§ PASSAGE

A New Use For Batchelder Property

By Andrew Gorosko

The town has received additional state loan money to complete conceptual planning for a cleanup of the contaminated Batchelder industrial site, in preparation for the eventual reuse of the Swamp Road “brownfield” property.

First Selectman Herbert Rosenthal said the town has received an additional $15,000 in state loan money for planning on how best to dispose of metallic dross piles on the 31-acre site near the intersection of Swamp Road and Botsford Hill Road.

The $15,000 loan brings to $45,000 the amount the town has received from the state to gauge the nature and extent of work needed to environmentally reclaim the site, according to Mr Rosenthal. The loan is from the state’s Special Contaminated Properties Remediation and Insurance Fund (SCPRIF), a fund used to cover planning costs for reclaiming brownfields, which are industrially contaminated properties.

§ ROWS
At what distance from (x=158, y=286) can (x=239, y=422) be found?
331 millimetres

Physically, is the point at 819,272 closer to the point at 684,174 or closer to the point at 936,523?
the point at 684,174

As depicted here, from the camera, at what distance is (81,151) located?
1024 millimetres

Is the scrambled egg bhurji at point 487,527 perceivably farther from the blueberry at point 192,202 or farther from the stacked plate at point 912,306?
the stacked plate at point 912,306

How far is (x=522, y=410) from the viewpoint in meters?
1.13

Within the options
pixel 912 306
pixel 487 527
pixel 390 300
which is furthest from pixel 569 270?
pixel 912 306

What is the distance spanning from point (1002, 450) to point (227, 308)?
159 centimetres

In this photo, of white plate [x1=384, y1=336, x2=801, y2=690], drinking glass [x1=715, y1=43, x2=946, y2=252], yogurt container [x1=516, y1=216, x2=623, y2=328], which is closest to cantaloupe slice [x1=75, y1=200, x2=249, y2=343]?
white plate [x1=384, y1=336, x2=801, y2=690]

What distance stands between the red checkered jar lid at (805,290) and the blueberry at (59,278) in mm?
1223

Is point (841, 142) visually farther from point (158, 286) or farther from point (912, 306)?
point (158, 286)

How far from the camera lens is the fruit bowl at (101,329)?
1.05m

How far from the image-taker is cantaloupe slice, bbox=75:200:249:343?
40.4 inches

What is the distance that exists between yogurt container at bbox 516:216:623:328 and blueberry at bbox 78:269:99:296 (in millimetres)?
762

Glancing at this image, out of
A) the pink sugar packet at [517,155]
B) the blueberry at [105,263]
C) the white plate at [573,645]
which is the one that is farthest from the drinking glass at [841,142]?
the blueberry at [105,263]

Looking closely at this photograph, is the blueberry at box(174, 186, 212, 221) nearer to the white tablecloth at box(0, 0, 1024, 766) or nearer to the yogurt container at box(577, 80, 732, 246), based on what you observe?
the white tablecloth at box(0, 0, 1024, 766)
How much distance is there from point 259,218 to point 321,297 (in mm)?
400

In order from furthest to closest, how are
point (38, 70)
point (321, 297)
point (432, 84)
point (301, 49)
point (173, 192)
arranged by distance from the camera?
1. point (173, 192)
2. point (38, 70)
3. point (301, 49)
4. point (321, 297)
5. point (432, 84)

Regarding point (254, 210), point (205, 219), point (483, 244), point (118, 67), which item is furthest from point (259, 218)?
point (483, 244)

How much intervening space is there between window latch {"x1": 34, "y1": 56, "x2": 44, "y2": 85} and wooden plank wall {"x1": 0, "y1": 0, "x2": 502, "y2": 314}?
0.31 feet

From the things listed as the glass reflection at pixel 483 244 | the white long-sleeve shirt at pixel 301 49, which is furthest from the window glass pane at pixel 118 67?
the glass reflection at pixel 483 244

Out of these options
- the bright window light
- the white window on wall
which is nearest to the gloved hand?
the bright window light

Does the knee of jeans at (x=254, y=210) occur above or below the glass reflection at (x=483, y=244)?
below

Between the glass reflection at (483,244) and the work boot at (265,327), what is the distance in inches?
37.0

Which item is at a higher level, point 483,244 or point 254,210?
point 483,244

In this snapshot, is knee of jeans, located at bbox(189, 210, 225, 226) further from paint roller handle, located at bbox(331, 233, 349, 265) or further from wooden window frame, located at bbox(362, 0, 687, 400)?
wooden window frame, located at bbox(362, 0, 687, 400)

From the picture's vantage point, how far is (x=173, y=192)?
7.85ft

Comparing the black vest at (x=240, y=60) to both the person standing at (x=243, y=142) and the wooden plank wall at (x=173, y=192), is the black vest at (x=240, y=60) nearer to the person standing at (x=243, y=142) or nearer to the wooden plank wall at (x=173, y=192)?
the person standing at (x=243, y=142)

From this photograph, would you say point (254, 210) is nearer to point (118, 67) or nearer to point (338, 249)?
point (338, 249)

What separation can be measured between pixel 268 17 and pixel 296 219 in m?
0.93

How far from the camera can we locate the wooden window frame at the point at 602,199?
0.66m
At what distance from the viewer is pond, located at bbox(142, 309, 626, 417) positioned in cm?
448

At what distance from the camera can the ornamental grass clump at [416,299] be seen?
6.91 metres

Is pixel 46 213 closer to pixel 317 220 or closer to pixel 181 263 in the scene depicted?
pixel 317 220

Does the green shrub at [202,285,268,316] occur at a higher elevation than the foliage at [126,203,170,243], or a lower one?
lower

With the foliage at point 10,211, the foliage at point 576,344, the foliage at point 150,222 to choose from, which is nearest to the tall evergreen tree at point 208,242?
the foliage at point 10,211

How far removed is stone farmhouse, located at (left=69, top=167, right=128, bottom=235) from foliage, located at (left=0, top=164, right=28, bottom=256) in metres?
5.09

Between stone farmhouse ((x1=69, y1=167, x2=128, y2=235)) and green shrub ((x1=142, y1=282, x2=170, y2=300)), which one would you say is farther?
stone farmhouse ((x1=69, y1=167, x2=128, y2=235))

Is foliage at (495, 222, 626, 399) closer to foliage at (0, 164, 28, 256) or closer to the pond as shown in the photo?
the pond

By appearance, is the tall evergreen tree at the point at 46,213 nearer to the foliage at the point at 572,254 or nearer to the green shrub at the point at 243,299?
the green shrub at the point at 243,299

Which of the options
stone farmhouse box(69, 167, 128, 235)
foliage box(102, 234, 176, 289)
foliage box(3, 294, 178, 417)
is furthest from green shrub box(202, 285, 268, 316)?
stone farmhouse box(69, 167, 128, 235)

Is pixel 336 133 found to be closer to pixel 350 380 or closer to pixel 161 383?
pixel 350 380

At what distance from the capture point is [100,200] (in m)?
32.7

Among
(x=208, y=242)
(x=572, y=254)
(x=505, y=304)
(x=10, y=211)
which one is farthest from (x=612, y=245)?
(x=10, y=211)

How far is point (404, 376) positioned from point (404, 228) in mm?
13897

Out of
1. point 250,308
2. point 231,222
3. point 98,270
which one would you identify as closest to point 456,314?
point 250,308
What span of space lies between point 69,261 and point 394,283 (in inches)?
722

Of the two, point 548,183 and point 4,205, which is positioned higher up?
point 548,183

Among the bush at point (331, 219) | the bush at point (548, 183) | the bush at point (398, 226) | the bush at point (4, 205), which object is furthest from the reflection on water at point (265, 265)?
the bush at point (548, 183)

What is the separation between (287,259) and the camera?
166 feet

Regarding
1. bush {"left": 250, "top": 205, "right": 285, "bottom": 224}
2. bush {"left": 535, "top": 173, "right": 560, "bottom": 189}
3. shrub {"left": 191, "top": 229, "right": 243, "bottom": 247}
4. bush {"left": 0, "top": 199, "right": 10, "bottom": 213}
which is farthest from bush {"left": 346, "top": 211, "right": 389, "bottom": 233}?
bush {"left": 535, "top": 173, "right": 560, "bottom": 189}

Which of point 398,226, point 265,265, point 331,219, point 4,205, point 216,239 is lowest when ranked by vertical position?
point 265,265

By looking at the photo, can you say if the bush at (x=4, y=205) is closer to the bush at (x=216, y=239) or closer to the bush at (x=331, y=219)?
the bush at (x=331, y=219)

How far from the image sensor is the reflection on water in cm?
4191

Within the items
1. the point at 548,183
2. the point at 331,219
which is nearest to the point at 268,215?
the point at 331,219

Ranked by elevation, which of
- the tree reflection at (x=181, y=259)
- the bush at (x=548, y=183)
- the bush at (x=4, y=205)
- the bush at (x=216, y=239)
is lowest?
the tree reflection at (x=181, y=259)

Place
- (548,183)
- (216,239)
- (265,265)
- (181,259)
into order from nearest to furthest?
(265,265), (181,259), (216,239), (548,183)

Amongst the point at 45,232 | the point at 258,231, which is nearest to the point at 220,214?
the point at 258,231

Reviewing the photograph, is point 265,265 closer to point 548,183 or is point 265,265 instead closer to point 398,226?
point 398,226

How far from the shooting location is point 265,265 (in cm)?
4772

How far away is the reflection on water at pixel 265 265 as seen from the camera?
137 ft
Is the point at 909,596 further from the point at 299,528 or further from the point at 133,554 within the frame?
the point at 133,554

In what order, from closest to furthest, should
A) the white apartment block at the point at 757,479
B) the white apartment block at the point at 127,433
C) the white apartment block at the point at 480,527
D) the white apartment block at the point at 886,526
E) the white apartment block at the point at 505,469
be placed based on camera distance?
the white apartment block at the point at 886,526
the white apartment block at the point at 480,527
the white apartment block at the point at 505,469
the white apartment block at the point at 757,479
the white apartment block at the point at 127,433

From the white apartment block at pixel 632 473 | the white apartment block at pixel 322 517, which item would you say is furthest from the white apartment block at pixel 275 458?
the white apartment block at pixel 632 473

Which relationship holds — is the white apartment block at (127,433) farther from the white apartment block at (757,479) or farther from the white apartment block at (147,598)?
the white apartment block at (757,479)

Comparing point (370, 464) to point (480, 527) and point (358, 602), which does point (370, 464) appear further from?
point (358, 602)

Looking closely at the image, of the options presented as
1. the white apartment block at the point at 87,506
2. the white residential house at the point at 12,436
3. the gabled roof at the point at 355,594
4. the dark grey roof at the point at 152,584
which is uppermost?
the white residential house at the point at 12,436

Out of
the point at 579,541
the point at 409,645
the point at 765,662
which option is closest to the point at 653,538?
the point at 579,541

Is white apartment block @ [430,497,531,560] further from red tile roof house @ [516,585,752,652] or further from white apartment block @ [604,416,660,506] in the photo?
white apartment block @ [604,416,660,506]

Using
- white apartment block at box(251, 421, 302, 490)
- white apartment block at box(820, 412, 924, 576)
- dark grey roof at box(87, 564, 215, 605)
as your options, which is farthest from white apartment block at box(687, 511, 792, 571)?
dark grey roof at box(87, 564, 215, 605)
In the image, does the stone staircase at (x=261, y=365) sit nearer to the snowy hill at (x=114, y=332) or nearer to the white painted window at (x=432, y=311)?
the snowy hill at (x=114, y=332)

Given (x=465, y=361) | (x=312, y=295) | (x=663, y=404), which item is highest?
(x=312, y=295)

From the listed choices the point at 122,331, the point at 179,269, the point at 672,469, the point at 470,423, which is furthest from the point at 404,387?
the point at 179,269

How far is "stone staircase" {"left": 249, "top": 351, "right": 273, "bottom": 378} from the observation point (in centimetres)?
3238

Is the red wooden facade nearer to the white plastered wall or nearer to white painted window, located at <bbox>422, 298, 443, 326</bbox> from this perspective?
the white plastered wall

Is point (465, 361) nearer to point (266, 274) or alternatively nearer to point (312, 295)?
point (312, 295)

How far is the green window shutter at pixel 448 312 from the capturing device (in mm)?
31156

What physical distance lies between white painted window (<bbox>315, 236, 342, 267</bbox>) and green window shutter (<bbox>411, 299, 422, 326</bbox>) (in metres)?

§ WHAT TO DO
a. Condense the paragraph of the Batchelder article that begins "The $15,000 loan brings" into a short bulleted list that keeps its main facts.
b. Duplicate the portion of the Batchelder article starting with "The $15,000 loan" and going on through "industrially contaminated properties.".
Work only from the Batchelder article, not the rows.

§ FINAL ANSWERS
a.
- The $15,000 loan raises the town's total state funding to $45,000, according to Mr. Rosenthal.
- The money pays for assessing the nature and extent of the work needed to environmentally reclaim the site.
- The loan comes from the state's Special Contaminated Properties Remediation and Insurance Fund (SCPRIF).
- SCPRIF covers planning costs for reclaiming brownfields, which are industrially contaminated properties.

b.
The $15,000 loan brings to $45,000 the amount the town has received from the state to gauge the nature and extent of work needed to environmentally reclaim the site, according to Mr Rosenthal. The loan is from the state’s Special Contaminated Properties Remediation and Insurance Fund (SCPRIF), a fund used to cover planning costs for reclaiming brownfields, which are industrially contaminated properties.